-- What you have to do --
The answer must be every line of the records below that holds the word "States".
-- Data shown follows --
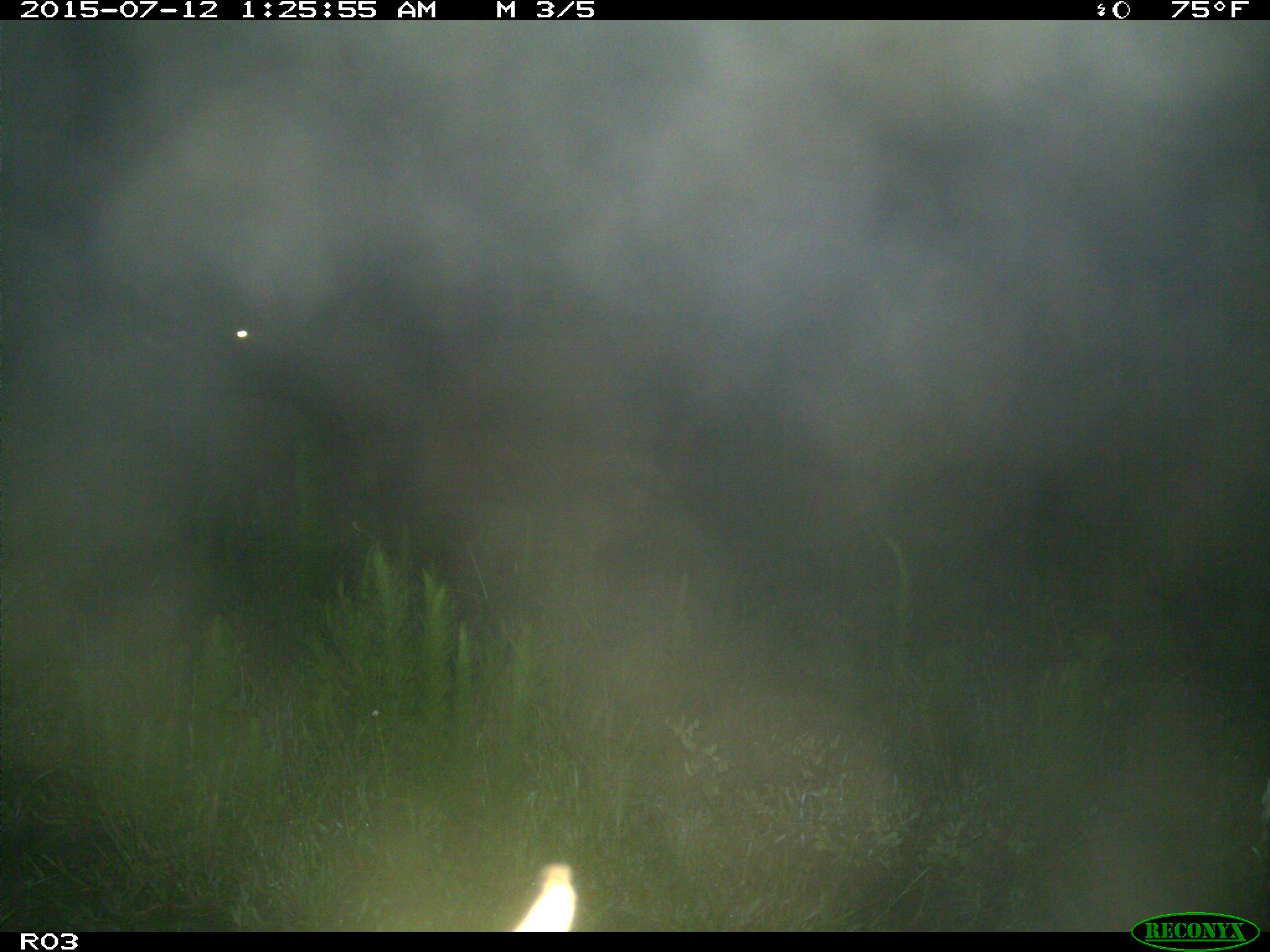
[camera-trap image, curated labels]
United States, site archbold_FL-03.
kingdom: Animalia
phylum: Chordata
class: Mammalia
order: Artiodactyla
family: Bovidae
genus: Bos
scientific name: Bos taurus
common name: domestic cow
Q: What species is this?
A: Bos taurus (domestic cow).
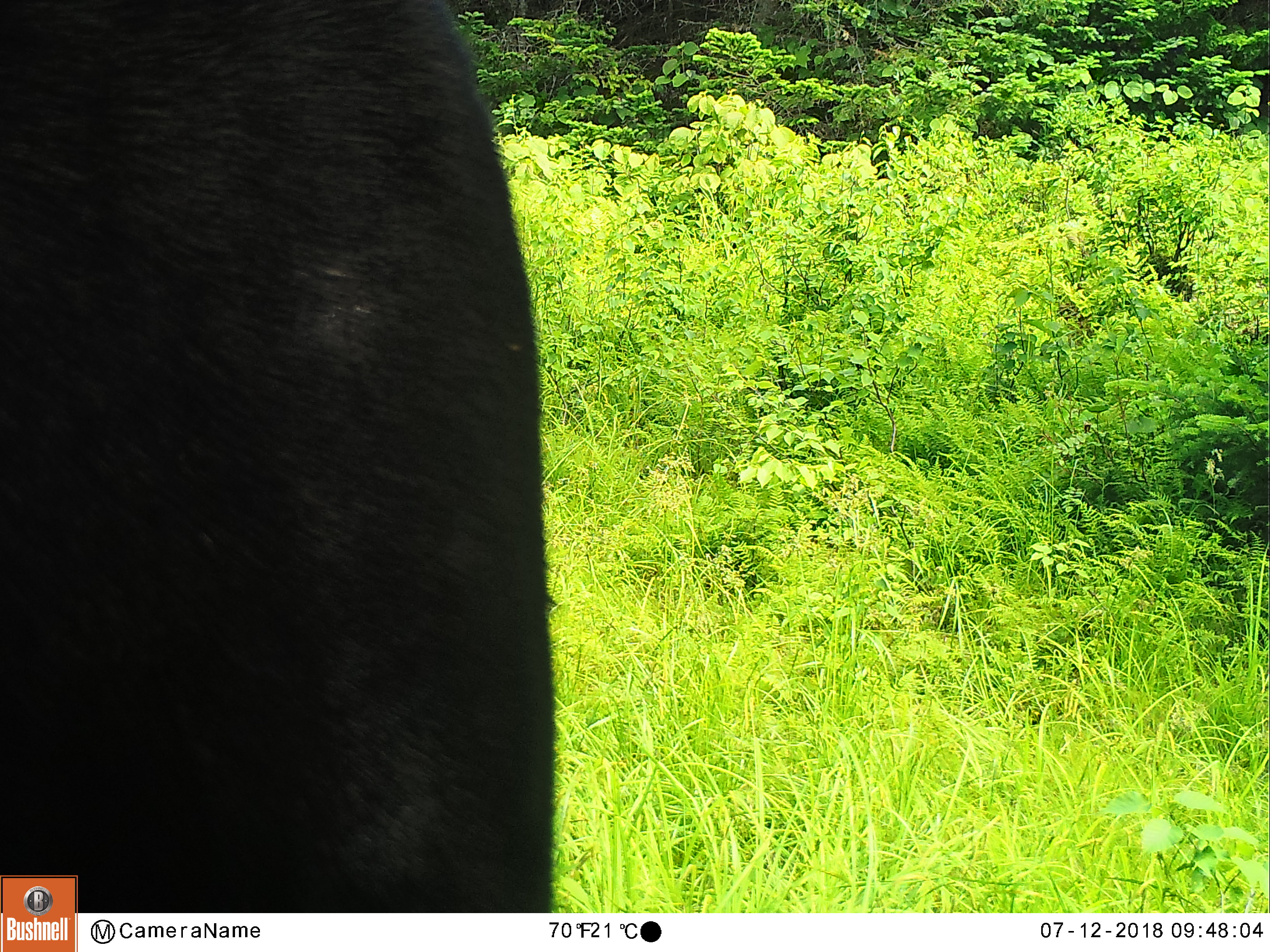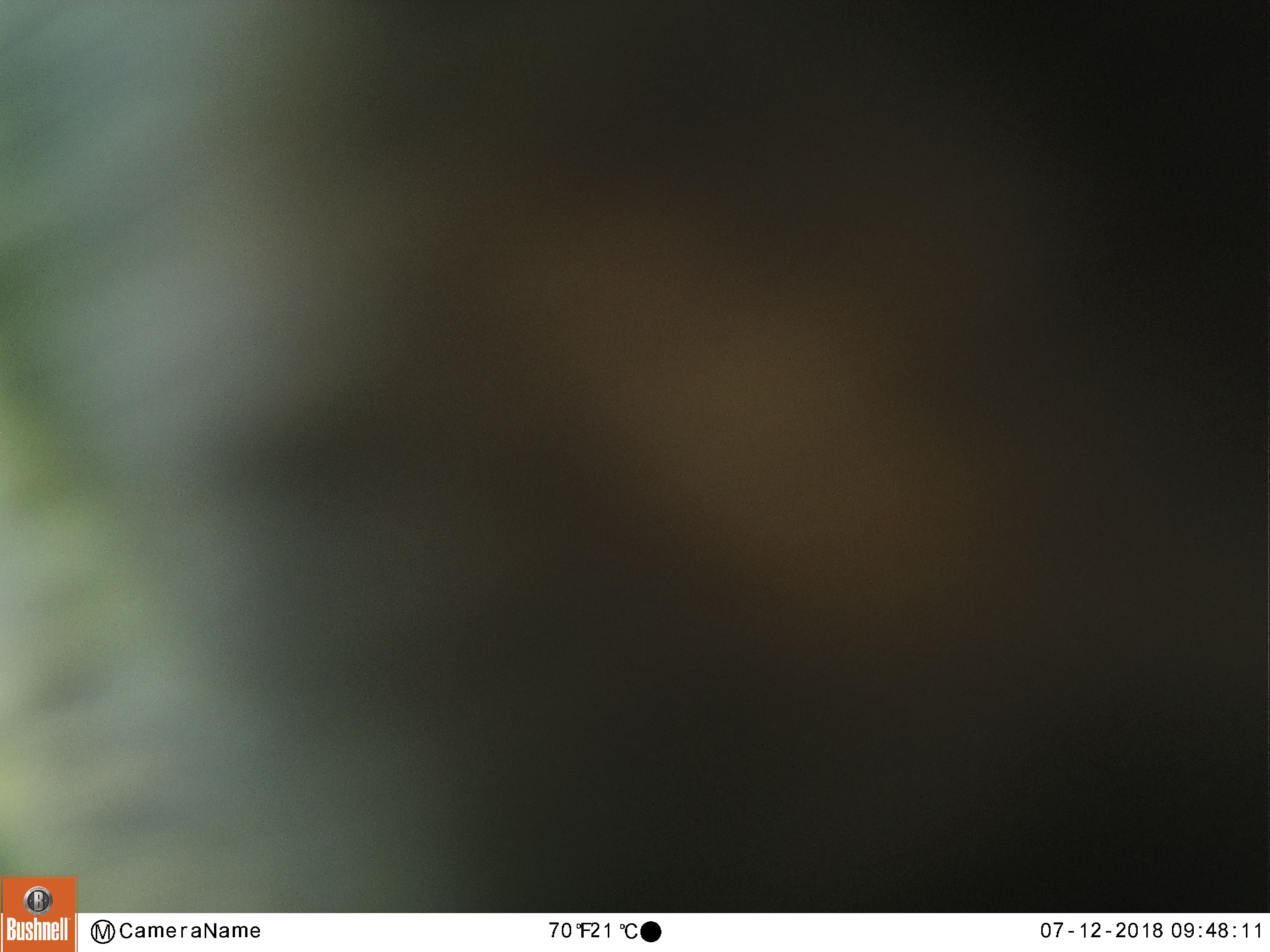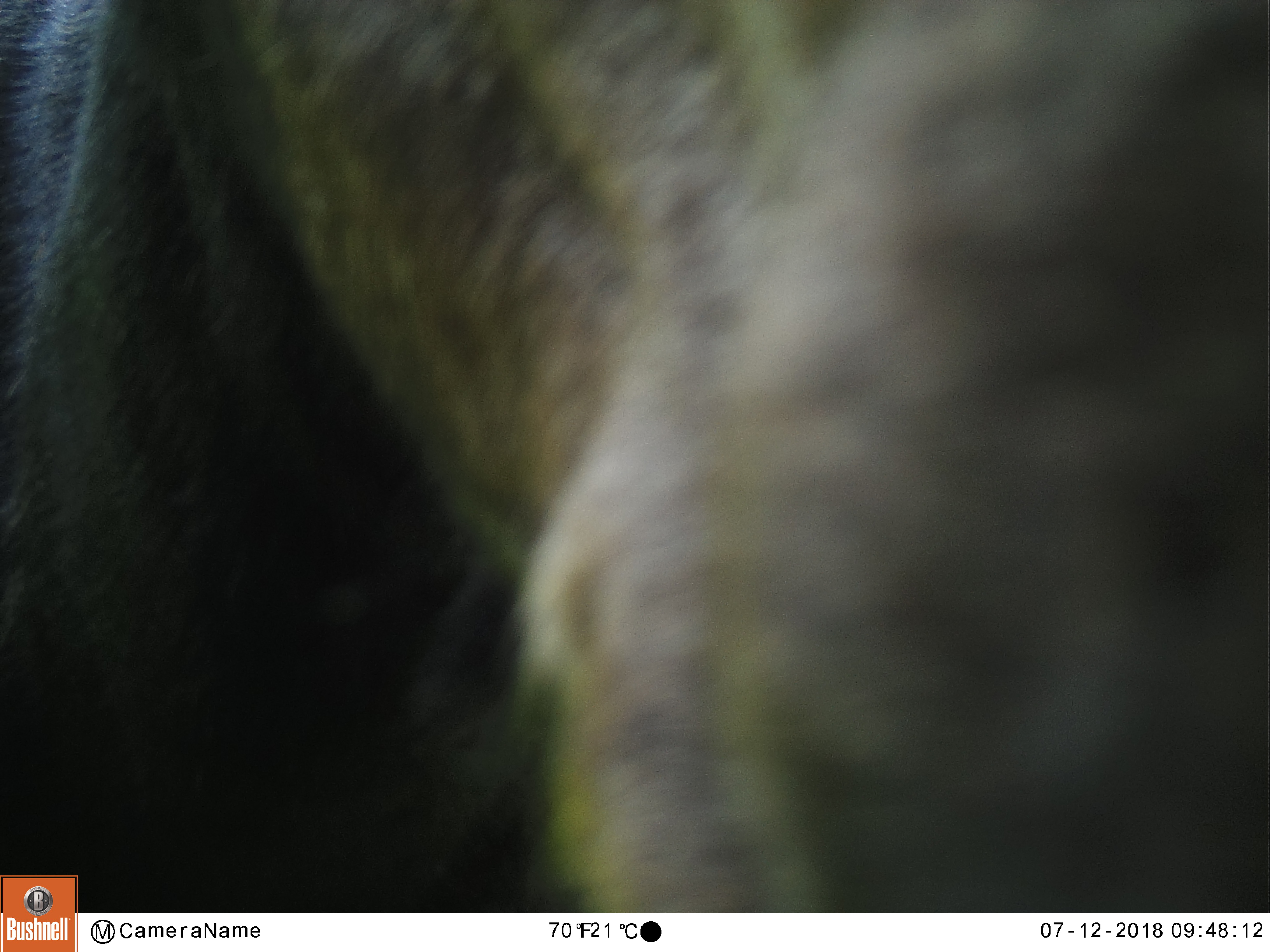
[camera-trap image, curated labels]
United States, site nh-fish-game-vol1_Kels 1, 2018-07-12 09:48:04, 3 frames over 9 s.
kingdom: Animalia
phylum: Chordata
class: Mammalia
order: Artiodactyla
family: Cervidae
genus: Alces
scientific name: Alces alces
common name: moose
-- Data shown concluded --
-- Answer space --
United States, site archbold_FL-03.
United States, site nh-fish-game-vol1_Kels 1, 2018-07-12 09:48:04, 3 frames over 9 s.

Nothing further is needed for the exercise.